Some records

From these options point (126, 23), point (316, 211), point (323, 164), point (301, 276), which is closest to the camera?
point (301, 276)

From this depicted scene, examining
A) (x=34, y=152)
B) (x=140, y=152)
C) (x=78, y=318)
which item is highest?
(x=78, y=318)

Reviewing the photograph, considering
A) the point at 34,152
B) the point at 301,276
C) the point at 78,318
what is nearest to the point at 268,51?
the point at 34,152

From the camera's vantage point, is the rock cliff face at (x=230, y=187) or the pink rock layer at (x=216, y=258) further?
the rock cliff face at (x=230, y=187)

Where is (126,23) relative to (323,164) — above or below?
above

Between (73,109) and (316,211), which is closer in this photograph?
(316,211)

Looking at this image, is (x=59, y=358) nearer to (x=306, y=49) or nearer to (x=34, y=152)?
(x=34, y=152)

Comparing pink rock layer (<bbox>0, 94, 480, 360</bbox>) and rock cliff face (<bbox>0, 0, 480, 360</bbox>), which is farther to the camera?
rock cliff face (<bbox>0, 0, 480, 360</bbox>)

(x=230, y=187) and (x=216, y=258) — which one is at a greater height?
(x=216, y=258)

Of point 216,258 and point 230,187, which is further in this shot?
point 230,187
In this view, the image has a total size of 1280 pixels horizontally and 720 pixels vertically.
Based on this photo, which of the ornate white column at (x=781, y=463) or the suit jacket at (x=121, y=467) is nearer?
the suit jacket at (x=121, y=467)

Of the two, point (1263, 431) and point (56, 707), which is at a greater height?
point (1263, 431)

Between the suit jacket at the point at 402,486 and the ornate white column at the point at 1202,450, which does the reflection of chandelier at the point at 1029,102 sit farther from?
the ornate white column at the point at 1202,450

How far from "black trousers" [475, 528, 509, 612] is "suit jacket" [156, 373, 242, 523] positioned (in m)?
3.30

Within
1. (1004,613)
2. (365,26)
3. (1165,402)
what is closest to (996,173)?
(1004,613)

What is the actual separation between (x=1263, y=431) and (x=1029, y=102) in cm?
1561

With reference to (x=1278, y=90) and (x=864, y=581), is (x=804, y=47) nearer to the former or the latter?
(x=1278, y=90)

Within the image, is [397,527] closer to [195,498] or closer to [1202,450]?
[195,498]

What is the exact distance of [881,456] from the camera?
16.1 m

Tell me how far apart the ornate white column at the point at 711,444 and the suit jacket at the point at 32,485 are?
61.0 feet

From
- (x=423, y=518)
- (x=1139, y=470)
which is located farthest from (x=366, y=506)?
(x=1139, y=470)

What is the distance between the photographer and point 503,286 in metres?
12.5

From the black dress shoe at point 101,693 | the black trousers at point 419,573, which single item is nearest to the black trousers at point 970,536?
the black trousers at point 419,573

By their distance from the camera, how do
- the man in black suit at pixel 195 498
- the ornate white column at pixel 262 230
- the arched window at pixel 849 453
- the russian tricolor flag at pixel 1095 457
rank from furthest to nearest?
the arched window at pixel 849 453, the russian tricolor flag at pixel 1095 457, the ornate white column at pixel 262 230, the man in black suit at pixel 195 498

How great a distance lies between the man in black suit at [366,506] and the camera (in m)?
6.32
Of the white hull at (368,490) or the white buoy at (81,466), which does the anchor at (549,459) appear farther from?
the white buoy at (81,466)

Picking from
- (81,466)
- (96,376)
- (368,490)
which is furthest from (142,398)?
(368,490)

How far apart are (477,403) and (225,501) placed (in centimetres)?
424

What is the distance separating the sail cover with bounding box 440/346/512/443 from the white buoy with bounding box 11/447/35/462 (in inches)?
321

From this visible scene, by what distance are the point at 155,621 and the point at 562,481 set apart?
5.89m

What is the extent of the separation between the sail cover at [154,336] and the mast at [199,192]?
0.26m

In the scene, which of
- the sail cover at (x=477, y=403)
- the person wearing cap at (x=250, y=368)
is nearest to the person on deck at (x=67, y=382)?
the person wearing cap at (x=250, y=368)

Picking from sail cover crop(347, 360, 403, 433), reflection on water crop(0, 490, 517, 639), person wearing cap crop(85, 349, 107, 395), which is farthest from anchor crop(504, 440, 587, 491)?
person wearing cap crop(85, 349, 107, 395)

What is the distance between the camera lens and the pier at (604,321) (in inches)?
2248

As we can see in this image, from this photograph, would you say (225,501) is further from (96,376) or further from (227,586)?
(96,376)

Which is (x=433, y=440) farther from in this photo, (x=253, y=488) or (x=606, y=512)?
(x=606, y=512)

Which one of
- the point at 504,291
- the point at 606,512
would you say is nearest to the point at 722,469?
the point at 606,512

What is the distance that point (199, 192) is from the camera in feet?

▶ **GIVEN TASK**
Quote exactly and only the lines from the one holding "In the scene, which of" through the end of the data.

▶ **OUTPUT BELOW**
In the scene, which of
- the sail cover at (x=477, y=403)
- the person wearing cap at (x=250, y=368)
is nearest to the person on deck at (x=67, y=382)?
the person wearing cap at (x=250, y=368)

Picking from sail cover crop(347, 360, 403, 433), reflection on water crop(0, 490, 517, 639), person wearing cap crop(85, 349, 107, 395), which is farthest from anchor crop(504, 440, 587, 491)?
person wearing cap crop(85, 349, 107, 395)

What is the distance between the camera lens and the pier at (604,321) (in inches)?
2248

As we can see in this image, from this photograph, would you say (225,501) is further from (96,376) or further from (227,586)?
(96,376)

Which is (x=433, y=440) farther from in this photo, (x=253, y=488) or (x=606, y=512)?
(x=606, y=512)

Which one of
- the point at 504,291
- the point at 606,512
would you say is nearest to the point at 722,469?
the point at 606,512

What is the distance that point (199, 192) is from the camera in feet?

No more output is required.